Pragmatic (not logical-analytic) eliminative induction is part of Campbell’s evolutionary critical-realist episte-mology (Campbell 1974), according to which knowledge grows through processes of trial-and-error learning and selective retention. Quasi-experiments in education, welfare, health, and other social policy arenas embody such processes. When entire societies self-consciously and systematically engage in trial-and-error learning and selective retention, they are experimenting societies (see Campbell in Dunn 1998).
METHODOLOGICAL TRIANGULATION AND THE MULTITRAIT-MULTIMETHOD MATRIX
What we know as "truth" or objective knowledge is actually a product of theory interacting with data. Emblematic of Campbell’s methodological work is its synthesis of subjective and objective, perception and reality, theory and data. He accomplished this synthesis through methodological triangulation—a process of comparing two or more perspectives toward the "same" object. His work with D. W. Fiske (1916-2003) on the multitrait-multimethod matrix (Campbell and Fiske 1959) represents a form of theory and method triangulation, where traits posited by a theory interact with methods of observation. The product is some level of convergent and discriminant validity. Underlying the multitrait-multimethod matrix is an epistemology usually referred to as a coherence theory of truth. Campbell and Fiske’s 1959 paper is one of the most widely cited papers in the social and behavioral sciences.
PATTERN MATCHING IN SCIENCE
To the degree that products of the social and behavioral sciences merit the term knowledge, it is because they are grounded in representations of the social world achieved by matching observations of that world with abstract concepts of it. For Campbell, pattern matching is essential for attaining knowledge of everyday cultural objects and indispensable for achieving knowledge of inferred entities in science—the size and brightness of distant stars, the existence and magnitude of latent psychological variables such as alienation or intelligence, and the structure of complex social processes such as social mobility and economic growth. Campbell argued that these and other inferred entities are known indirectly and vicariously, through a process of pattern matching (Campbell 1966). He also contended that case studies can be a methodologically powerful form of pattern matching in the social sciences (Campbell 1975).

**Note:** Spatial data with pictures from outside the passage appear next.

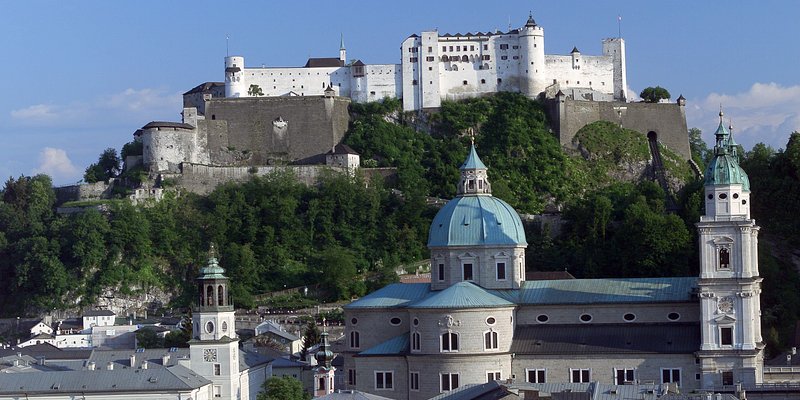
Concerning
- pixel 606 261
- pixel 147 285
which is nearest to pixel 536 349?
pixel 606 261

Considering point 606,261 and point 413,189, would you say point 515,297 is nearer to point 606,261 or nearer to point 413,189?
point 606,261

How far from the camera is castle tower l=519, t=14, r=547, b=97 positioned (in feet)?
439

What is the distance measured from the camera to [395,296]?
8369 centimetres

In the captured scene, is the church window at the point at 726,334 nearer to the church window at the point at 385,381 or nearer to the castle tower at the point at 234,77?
the church window at the point at 385,381

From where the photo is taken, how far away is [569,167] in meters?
130

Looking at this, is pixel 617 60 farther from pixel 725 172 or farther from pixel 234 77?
pixel 725 172

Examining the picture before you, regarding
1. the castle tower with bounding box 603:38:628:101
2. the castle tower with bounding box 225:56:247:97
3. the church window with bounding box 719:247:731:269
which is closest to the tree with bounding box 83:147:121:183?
the castle tower with bounding box 225:56:247:97

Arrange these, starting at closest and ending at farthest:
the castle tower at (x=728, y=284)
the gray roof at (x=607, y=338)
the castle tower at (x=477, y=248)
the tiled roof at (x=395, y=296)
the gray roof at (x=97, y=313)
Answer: the castle tower at (x=728, y=284) → the gray roof at (x=607, y=338) → the tiled roof at (x=395, y=296) → the castle tower at (x=477, y=248) → the gray roof at (x=97, y=313)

THE SOCIOLOGY OF SCIENTIFIC VALIDITY
Traditional sociology of knowledge, because it describes the social, political, and cultural conditions affecting science and other knowledge formations, is descriptive. Campbell’s sociology of knowledge, which goes beyond description, sought to explain how differences in the social structures and processes of sciences affect the degree of validity achieved by those sciences. He called this normative sociology of science the sociology of scientific validity (Campbell 1986). Among the social factors that affect scientific validity are institutional incentive systems that reward quality research and punish those whose research is flawed by violating norms of science.